The Group also announced relevant senior appointments: Alexander Matthes as Head of Germany[4], Jérôme Breuneval and Zeke Navar as Managing Directors in France and the U.S., and Maxime Moreira as Director in France.
- In a fundraising environment that remained challenging, Alantra’s Asset Management division raised €500mn in new commitments[5] and recorded €151mn in net FAUM growth across its strategies in H1 2025[6]. During this period, the Group invested €125mn and distributed €99mn to investors, while strengthening the team with two senior appointments: David Rodríguez in Private Debt and Steve Horley in Energy Transition.
About Alantra
Alantra is an independent global financial services firm that provides investment banking and asset management services to mid-market companies, families, and investors. The Group has over 500 professionals in Europe, the U.S., Latin America, Asia, and the Middle East. In Investment Banking, Alantra has completed over 1,000 transactions in the last five years. Alantra combines a strong local presence in key financial centers with global sector- and product-specialized teams. In Alternative Asset Management, Alantra offers its clients unique access to a wide range of investment strategies in five highly specialized asset management classes (private equity, active funds, private debt, energy, and venture capital). As of 30 June 2025, assets under management from consolidated and strategic businesses stood at more than €16.7bn.

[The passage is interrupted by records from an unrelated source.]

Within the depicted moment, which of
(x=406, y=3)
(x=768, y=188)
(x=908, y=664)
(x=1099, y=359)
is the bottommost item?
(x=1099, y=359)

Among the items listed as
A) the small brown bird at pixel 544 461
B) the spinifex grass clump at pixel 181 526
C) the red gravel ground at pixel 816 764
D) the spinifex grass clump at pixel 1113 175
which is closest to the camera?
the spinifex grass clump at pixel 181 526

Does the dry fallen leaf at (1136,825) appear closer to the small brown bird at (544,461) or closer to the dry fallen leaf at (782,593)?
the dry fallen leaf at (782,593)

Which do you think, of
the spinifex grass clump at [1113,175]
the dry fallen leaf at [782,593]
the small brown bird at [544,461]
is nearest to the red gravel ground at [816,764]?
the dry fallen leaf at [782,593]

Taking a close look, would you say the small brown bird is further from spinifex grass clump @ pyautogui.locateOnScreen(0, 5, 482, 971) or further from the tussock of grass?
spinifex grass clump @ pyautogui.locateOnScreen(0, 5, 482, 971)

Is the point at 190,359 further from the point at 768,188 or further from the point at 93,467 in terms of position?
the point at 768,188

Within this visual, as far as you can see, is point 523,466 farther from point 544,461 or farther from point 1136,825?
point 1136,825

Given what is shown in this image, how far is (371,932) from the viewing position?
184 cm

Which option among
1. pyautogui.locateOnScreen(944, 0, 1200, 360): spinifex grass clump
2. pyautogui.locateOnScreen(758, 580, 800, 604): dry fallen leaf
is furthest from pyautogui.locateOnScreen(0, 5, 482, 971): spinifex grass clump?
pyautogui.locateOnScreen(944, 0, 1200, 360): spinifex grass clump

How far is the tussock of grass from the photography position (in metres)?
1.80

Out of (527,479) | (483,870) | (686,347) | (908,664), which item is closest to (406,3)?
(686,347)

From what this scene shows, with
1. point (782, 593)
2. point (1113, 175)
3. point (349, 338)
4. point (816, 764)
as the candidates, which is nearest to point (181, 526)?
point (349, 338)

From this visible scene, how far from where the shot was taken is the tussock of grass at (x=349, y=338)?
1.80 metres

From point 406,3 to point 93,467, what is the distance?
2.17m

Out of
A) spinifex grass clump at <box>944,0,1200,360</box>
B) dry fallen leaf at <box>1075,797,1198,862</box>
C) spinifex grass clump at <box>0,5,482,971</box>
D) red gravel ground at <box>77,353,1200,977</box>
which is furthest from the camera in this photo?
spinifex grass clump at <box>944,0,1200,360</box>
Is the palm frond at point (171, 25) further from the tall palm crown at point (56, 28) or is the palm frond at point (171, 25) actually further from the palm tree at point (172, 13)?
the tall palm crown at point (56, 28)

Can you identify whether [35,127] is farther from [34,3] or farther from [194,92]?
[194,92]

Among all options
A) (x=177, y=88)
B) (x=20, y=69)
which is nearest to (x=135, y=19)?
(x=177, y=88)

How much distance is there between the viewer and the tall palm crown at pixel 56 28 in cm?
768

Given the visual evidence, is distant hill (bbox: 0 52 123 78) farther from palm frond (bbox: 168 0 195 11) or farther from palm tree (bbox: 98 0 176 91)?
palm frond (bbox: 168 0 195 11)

[1] €82.5mn of cash and cash equivalents and €28.6mn invested in a monetary fund included under non-current financial assets.
[2] Registered under Investments accounted for by equity method.
[3] After distributing a dividend of €5.7mn and acquiring €3.1mn in own shares.
[4] Starting on October 1st 2025.
[5] Includes new commitments from strategic partners.
[6] Strategic Partnerships are excluded from the totals as they are not consolidated.